VICTORIA — The business community has resigned en masse from a review of B.C.’s workers’ compensation system, saying the government-appointed reviewer is regurgitating recommendations made a decade ago for the B.C. Federation of Labour.
A group of 46 associations representing the bulk of the business sector — including the B.C. Business Council, the Greater Vancouver Board of Trade, the Tourism Industry Association of B.C. and the B.C. Council of Forest Industries and Restaurants Canada — announced their immediate pullout from a review into the rights of injured workers, how much compensation they get and the responsibilities of employers. The review is headed by retired labour lawyer Janet Patterson.
“When you undertake a review in this area, it has got to be done ensuring it’s a fair independent review that is going to strike an appropriate balance,” said Chris Gardner, president of the Independent Contractors and Businesses Association of B.C., one of the 46 groups that quit the process.
“The concern is Janet Patterson is biased in how she approaches this review and the focus will be on fairly significant and dramatic wholesale changes in WorkSafeBC.”
The business groups that withdrew include associations representing small businesses, agriculture, seniors’ care providers, construction, mining, engineering, hotels, restaurants, road builders, home builders, manufacturing, trucking and roofing companies.
Ultimately, employers fear changes to workers’ compensation could increase their costs. WorkSafeBC is funded by premiums paid by employers.
However, unions say WorkSafeBC has a sizable surplus and all that is being sought is a rebalancing of the system to better help injured workers and their families.
The business groups say Patterson abruptly added supplementary “selected issues” to the review on Aug. 6. Patterson wrote that the topics came up during months of public consultation. But the selected issues also mirrored almost all of the 24 recommendations Patterson made in a 2009 report about workers’ compensation she co-wrote for the B.C. Federation of Labour.
Some of the selected issues included: Entrenching a policy of compensation regardless of who is at fault, allowing the WorkSafeBC board to reopen its decisions for review at any time, treating compensation for chronic pain like other disabilities, basing wage benefits on 100 per cent of a person’s net earnings, calculating future lost earnings for an injury, and reinstating “medical review panels” like those used in Alberta and Washington state to provide independent medical exams.
“Those are all common sense things,” said Laird Cronk, president of the B.C. Federation of Labour. “If you took that (list) down the streets of Vancouver and asked if those things made sense for injured workers and their families, I think most people would say they do.”
Labour Minister Harry Bains said the review will still be completed because it has already gone through three rounds of public consultation and has received written submissions from groups including the business community.

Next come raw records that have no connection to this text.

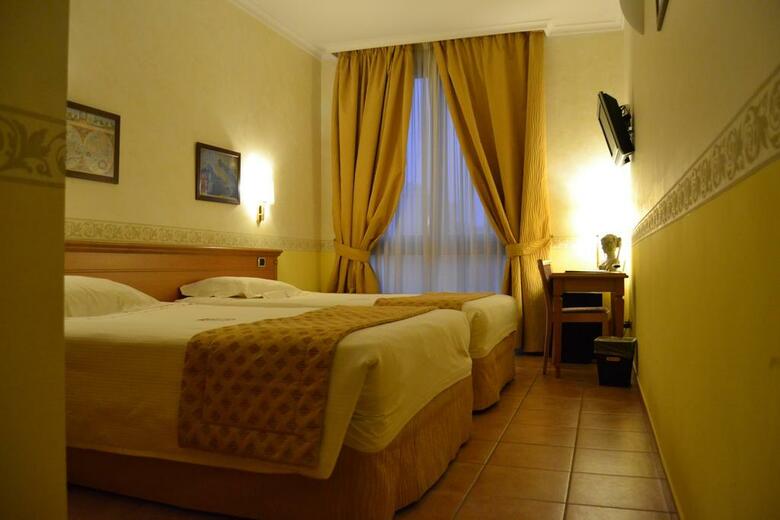 Hotel Seccy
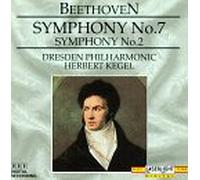 Kegel, Herbert & Dresden Po - Symphonies 2 & 7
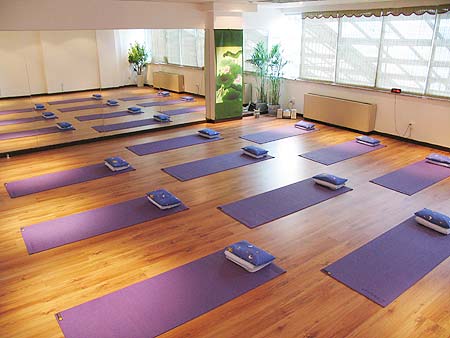 瑜伽空腹练习瑜伽的是与非组图2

“I’m reaching out to them and hopefully will convince them to get engaged again because their views are really important to me,” Bains said Thursday. “You can’t make good decisions if one important part of your stakeholders are not at the table.”
WorkSafeBC has a more than $2 billion surplus, and Bains said the types of changes being discussed would not increase costs for employers. “The money is there,” he said. “My goal, again, is to not impact employers and their premiums.”

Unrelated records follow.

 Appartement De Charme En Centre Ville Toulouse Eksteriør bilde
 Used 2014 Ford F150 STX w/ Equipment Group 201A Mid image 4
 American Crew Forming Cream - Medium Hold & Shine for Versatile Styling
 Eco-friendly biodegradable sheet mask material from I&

The disagreement has a long history and deep political undertones.
Patterson’s 2009 report focused on reversing changes to workers’ compensation made by the B.C. Liberals in 2002.
The Liberals had, in turn, overhauled many of the NDP’s policies from the 1990s in order to save money for businesses, who traditionally support the Liberals. Now, the NDP is pushing the system in the opposite direction to help unions that traditionally support New Democrats, the Opposition Liberals allege.

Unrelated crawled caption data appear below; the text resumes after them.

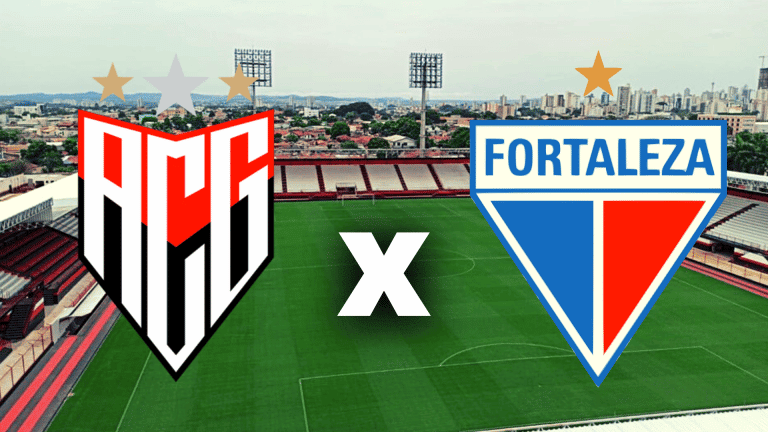 Atl&eacute;tico-GO x Fortaleza: onde assistir ao vivo, hor&aacute;rio e escala&ccedil;&otilde;es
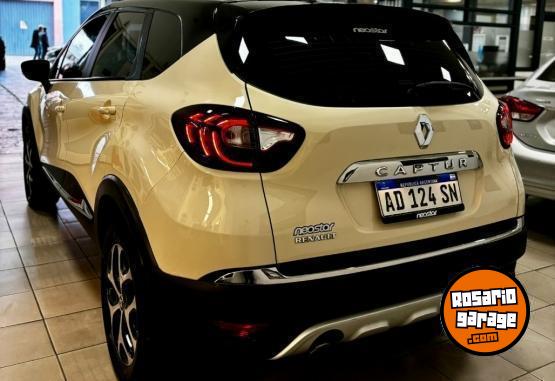 Autos - Renault Captur Intense 1.6 2018 Nafta 82000Km - En Venta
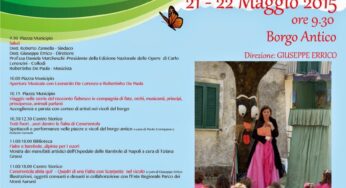 “Un paese incantato”, Campodimele si trasforma in un magico regno incantato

“What John Horgan and the NDP have cooked up is just another smoke and mirrors review to make it look like they aren’t just going to do whatever their union donors want,” said Liberal critic John Martin.
BC’s Chamber of Commerce said it was happy with how the NDP government conducted a review of the Labour Relations Code (which covers bargaining and how workers join unions) over the last year, which included three-person panel that represented unions, employers and an experienced arbitrator.
“But regrettably, when it comes to the current WorkSafeBC review, we are not seeing that same balanced, fair, independent approach,” said Val Litwin, chamber CEO.